# START OF Supplied data

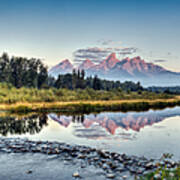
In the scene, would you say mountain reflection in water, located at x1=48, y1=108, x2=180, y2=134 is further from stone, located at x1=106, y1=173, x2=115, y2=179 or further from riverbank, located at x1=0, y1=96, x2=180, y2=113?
stone, located at x1=106, y1=173, x2=115, y2=179

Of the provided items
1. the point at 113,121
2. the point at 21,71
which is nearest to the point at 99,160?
the point at 113,121

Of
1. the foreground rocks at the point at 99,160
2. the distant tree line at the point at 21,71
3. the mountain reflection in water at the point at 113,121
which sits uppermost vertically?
the distant tree line at the point at 21,71

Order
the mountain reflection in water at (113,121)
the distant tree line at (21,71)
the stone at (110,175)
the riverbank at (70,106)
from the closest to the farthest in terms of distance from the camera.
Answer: the stone at (110,175) → the mountain reflection in water at (113,121) → the riverbank at (70,106) → the distant tree line at (21,71)

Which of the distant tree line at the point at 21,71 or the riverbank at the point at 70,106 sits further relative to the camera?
the distant tree line at the point at 21,71

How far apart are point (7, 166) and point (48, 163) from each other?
1.93m

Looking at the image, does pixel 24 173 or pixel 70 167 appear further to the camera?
pixel 70 167

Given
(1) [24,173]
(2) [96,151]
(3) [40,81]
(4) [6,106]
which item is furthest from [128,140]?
(3) [40,81]

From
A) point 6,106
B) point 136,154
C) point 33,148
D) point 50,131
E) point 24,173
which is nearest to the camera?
point 24,173

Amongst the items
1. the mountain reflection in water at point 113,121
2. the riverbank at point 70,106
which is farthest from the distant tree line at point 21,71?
the mountain reflection in water at point 113,121

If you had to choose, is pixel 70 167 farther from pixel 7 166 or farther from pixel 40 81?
pixel 40 81

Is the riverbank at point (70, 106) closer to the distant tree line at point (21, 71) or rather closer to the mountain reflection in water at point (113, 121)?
the mountain reflection in water at point (113, 121)

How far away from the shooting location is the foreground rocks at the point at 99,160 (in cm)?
952

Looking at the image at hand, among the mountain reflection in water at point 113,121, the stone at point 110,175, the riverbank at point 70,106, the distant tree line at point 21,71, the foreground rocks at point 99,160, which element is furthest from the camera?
the distant tree line at point 21,71

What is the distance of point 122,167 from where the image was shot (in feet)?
33.2
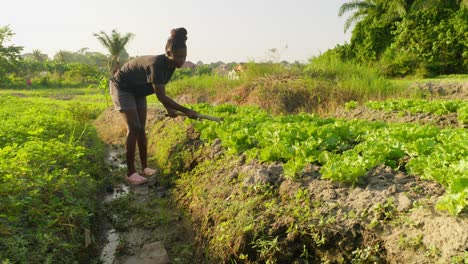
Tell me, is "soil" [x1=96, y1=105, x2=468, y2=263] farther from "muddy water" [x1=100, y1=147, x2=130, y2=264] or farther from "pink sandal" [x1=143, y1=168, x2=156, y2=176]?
"pink sandal" [x1=143, y1=168, x2=156, y2=176]

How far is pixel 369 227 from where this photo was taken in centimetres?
264

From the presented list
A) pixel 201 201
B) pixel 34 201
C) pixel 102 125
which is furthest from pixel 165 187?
pixel 102 125

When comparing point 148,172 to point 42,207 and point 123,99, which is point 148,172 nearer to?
point 123,99

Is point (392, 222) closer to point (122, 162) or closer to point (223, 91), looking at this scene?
point (122, 162)

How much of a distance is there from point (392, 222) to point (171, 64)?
149 inches

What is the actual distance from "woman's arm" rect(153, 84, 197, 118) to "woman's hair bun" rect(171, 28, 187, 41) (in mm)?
711

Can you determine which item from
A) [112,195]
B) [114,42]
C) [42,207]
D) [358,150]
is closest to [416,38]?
[358,150]

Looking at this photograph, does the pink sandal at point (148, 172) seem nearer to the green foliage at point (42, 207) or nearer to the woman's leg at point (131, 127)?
the woman's leg at point (131, 127)

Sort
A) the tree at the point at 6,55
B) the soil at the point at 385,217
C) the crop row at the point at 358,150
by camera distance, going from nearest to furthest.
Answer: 1. the soil at the point at 385,217
2. the crop row at the point at 358,150
3. the tree at the point at 6,55

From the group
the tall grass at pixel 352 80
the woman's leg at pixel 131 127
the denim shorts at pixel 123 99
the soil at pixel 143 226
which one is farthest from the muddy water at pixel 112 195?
the tall grass at pixel 352 80

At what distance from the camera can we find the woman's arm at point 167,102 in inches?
203

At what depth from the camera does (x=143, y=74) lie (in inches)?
217

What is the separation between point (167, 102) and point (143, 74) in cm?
61

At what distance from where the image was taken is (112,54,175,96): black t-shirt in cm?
514
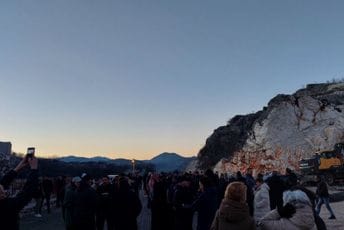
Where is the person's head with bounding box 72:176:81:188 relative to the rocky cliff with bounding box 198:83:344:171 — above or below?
below

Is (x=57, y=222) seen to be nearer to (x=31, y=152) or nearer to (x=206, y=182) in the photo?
(x=206, y=182)

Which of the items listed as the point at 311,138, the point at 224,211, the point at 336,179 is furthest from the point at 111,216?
the point at 311,138

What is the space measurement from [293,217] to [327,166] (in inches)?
1426

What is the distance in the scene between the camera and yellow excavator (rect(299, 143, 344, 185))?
39.3m

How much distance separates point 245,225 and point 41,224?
1564 centimetres

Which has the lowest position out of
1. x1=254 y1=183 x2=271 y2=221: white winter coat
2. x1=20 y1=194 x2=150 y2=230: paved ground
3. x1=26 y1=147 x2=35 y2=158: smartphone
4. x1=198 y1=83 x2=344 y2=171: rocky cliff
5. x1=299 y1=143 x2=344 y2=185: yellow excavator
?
x1=20 y1=194 x2=150 y2=230: paved ground

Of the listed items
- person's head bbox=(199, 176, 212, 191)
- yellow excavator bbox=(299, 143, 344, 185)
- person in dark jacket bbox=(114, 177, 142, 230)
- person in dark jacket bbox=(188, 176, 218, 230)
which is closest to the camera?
person in dark jacket bbox=(188, 176, 218, 230)

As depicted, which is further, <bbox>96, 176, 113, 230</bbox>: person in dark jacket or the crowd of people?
<bbox>96, 176, 113, 230</bbox>: person in dark jacket

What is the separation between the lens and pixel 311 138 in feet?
165

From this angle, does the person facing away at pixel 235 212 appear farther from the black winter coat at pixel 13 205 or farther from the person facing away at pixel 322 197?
the person facing away at pixel 322 197

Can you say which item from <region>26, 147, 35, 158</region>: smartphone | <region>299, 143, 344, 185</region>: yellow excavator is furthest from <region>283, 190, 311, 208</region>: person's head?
<region>299, 143, 344, 185</region>: yellow excavator

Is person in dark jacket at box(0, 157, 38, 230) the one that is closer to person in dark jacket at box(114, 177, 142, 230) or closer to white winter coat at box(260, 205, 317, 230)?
white winter coat at box(260, 205, 317, 230)

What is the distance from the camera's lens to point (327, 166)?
3956cm

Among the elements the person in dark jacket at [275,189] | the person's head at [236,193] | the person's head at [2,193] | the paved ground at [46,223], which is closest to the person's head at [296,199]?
the person's head at [236,193]
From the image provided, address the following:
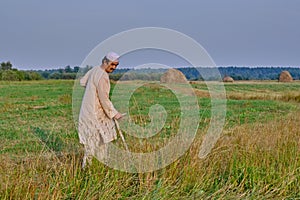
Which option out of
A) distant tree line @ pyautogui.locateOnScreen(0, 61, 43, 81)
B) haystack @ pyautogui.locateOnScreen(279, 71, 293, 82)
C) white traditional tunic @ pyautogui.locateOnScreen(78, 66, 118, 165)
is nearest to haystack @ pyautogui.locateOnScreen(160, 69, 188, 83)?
distant tree line @ pyautogui.locateOnScreen(0, 61, 43, 81)

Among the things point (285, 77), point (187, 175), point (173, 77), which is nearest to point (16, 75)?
point (173, 77)

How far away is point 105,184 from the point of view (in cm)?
389

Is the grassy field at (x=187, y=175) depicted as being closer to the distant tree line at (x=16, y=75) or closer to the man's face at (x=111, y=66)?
the man's face at (x=111, y=66)

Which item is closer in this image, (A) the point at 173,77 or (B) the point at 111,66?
(B) the point at 111,66

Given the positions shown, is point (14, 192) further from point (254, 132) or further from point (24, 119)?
point (24, 119)

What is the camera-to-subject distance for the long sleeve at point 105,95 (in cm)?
484

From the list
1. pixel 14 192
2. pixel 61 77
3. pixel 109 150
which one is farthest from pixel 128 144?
pixel 61 77

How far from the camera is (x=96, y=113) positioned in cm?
494

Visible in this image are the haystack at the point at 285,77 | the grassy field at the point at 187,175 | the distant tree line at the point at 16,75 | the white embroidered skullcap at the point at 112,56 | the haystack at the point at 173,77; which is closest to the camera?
the grassy field at the point at 187,175

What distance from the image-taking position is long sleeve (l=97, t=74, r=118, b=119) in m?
4.84

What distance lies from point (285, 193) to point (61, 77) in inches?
2644

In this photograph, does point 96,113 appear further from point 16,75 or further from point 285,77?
point 285,77

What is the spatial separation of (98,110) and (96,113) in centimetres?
5

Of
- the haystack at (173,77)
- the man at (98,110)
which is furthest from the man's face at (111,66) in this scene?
the haystack at (173,77)
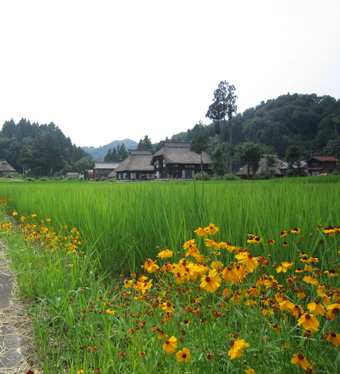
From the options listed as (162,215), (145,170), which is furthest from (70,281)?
(145,170)

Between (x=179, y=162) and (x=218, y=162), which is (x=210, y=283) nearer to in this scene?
(x=218, y=162)

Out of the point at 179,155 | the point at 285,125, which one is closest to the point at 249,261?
the point at 179,155

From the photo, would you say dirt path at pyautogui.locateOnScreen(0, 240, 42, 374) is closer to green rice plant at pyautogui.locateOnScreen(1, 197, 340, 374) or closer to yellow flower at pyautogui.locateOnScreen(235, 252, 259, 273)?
green rice plant at pyautogui.locateOnScreen(1, 197, 340, 374)

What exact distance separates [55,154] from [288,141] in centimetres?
4292

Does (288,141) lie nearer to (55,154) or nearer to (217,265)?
(55,154)

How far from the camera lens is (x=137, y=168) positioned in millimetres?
47656

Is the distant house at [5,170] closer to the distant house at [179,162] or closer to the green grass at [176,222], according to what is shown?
the distant house at [179,162]

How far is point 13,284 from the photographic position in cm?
255

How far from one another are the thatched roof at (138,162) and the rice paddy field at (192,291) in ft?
144

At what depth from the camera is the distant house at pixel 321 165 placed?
4388cm

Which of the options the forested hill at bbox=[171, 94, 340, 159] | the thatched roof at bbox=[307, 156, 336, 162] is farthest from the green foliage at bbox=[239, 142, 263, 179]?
the forested hill at bbox=[171, 94, 340, 159]

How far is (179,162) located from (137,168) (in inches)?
398

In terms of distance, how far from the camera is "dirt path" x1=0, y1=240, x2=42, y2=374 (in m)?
1.39

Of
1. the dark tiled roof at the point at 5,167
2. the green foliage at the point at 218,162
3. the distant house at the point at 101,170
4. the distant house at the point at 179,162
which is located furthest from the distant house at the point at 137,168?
the dark tiled roof at the point at 5,167
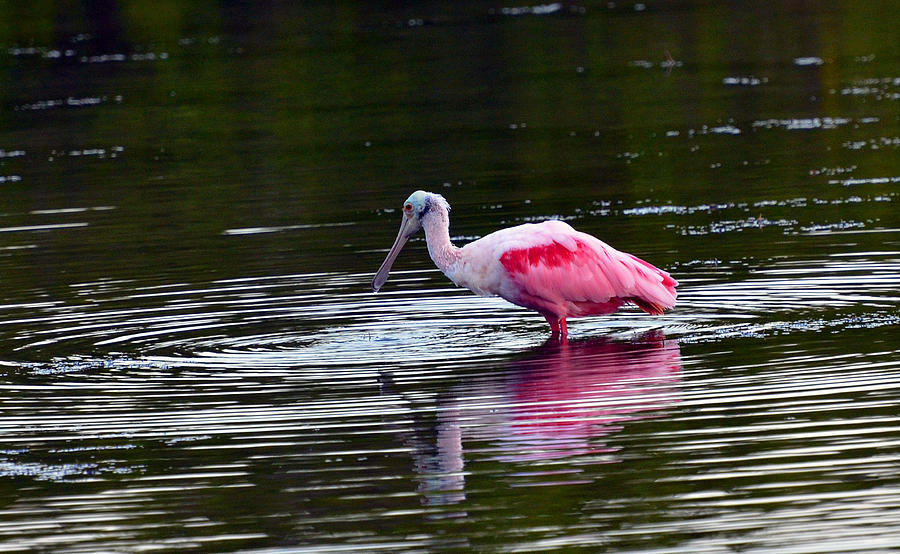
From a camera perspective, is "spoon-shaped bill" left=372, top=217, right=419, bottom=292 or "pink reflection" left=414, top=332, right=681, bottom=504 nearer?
"pink reflection" left=414, top=332, right=681, bottom=504

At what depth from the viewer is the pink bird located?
13352 millimetres

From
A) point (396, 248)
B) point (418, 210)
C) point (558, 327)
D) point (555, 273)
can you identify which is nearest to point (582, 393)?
point (555, 273)

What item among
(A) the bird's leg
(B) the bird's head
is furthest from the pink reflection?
(B) the bird's head

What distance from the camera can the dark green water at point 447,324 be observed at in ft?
28.9

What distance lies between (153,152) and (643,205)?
9.23 meters

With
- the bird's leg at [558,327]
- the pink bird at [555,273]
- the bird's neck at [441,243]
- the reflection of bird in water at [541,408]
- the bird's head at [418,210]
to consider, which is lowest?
the reflection of bird in water at [541,408]

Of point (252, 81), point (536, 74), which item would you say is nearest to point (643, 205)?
point (536, 74)

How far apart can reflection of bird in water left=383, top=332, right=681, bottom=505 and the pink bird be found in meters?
0.47

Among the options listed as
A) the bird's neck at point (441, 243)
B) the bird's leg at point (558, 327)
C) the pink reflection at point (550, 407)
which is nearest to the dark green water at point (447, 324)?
the pink reflection at point (550, 407)

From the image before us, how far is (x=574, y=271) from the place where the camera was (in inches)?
530

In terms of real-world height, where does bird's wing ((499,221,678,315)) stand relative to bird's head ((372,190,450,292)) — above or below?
below

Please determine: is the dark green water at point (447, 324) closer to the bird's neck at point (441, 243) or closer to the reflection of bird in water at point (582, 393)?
the reflection of bird in water at point (582, 393)

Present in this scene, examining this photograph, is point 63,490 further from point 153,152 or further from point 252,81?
point 252,81

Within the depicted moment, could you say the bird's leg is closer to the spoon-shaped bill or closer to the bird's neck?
the bird's neck
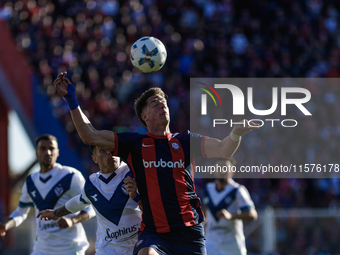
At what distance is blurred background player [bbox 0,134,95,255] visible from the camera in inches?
273

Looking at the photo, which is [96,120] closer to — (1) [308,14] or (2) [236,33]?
(2) [236,33]

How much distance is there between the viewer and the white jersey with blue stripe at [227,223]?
8.49 m

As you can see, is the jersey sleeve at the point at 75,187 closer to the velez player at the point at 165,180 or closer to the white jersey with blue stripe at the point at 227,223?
Result: the velez player at the point at 165,180

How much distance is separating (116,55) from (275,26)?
5.97m

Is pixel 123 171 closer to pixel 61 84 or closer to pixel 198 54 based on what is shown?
pixel 61 84

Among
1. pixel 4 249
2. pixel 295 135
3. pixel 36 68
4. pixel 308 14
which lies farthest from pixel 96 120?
pixel 308 14

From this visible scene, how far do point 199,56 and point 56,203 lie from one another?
38.6 feet

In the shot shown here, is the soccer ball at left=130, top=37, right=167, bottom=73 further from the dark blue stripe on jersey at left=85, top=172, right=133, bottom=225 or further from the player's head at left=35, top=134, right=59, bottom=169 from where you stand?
the player's head at left=35, top=134, right=59, bottom=169

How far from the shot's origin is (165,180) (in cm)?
519

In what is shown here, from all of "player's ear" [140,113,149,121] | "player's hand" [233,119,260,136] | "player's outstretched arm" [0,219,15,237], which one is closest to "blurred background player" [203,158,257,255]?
"player's outstretched arm" [0,219,15,237]

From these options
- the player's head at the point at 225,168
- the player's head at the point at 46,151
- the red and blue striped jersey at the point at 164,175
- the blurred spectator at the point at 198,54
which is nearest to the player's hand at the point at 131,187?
the red and blue striped jersey at the point at 164,175

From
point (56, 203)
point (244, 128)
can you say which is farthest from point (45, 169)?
point (244, 128)

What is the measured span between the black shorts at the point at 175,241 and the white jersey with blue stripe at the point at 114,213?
71cm

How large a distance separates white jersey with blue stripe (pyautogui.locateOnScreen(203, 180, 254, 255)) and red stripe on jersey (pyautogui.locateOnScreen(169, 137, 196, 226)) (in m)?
3.23
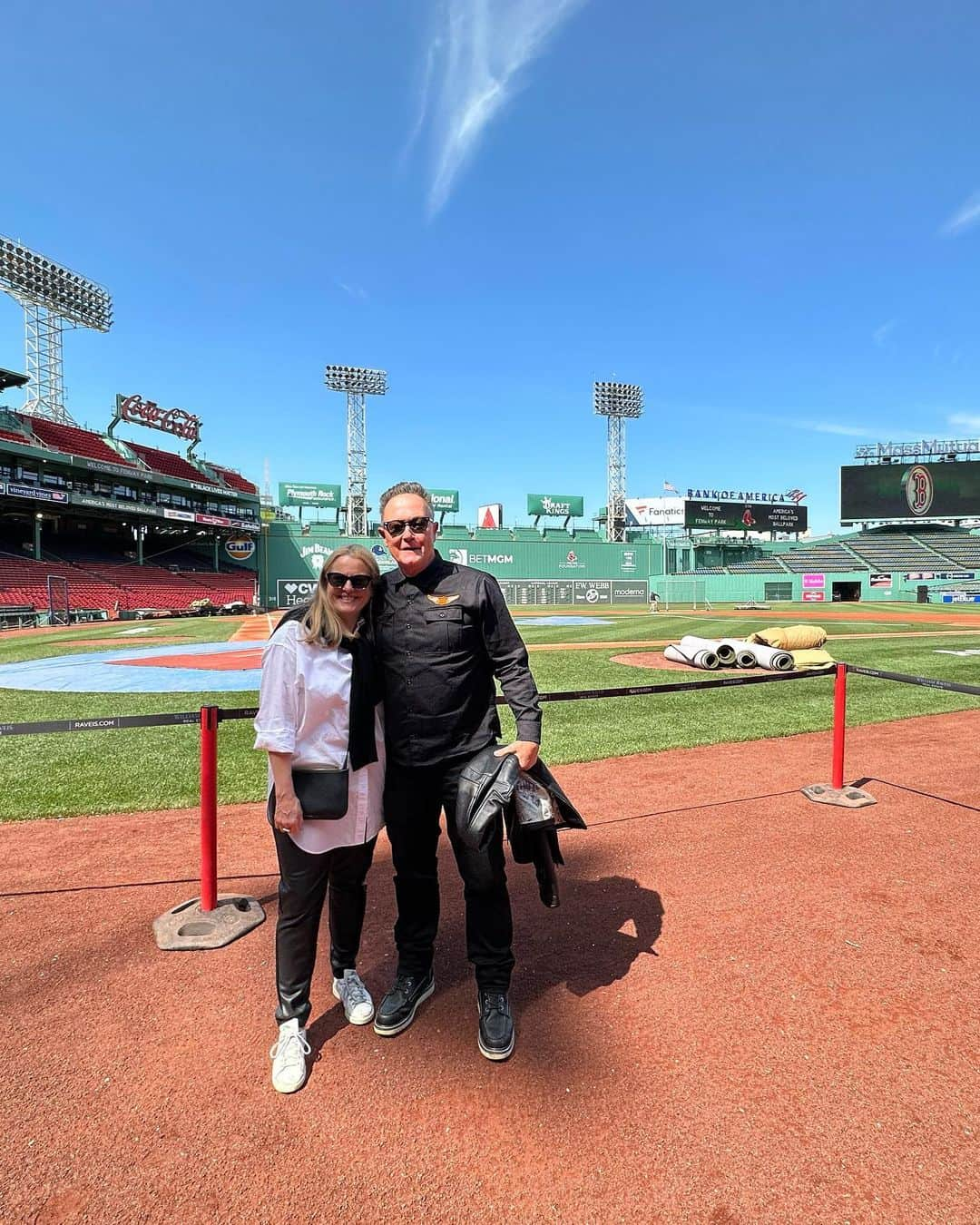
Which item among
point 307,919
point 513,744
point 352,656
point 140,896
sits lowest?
point 140,896

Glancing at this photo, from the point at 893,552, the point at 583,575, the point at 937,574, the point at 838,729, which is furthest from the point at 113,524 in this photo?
the point at 893,552

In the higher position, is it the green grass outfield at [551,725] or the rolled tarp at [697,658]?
the rolled tarp at [697,658]

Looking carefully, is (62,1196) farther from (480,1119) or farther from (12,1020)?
(480,1119)

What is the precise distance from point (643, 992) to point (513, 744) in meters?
1.36

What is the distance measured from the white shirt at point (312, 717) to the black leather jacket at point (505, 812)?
44 centimetres

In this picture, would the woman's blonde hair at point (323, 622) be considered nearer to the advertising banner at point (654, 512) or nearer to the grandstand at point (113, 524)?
the grandstand at point (113, 524)

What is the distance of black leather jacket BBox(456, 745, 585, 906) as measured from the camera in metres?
2.48

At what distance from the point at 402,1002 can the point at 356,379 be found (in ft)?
220

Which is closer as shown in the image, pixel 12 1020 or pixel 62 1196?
pixel 62 1196

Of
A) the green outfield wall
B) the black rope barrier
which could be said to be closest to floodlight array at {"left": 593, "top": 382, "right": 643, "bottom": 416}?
the green outfield wall

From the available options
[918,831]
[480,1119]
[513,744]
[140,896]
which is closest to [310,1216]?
[480,1119]

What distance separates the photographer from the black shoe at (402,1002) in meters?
2.62

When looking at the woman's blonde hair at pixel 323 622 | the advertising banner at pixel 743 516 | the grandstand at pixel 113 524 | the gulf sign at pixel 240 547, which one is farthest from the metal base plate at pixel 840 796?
the advertising banner at pixel 743 516

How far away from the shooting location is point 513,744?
262 cm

# END OF Supplied data

**Task description**
Find the line that contains "Which is closer". Repeat it and every line after it, exactly as written, up to and including the last line of the records above.

**Expected answer**
Which is closer as shown in the image, pixel 12 1020 or pixel 62 1196?
pixel 62 1196

Of
A) the green outfield wall
B) the black rope barrier
which could be said to be closest to floodlight array at {"left": 593, "top": 382, "right": 643, "bottom": 416}?
the green outfield wall

From the available options
[918,831]
[480,1119]
[513,744]
[140,896]
which is closest to [310,1216]?
[480,1119]

What distance separates the photographer from the black shoe at (402,1002) in meters?
2.62

When looking at the woman's blonde hair at pixel 323 622 | the advertising banner at pixel 743 516 | the grandstand at pixel 113 524 | the gulf sign at pixel 240 547, which one is farthest from the metal base plate at pixel 840 796?
the advertising banner at pixel 743 516

How far away from the shooting location is point 513,744?
262 cm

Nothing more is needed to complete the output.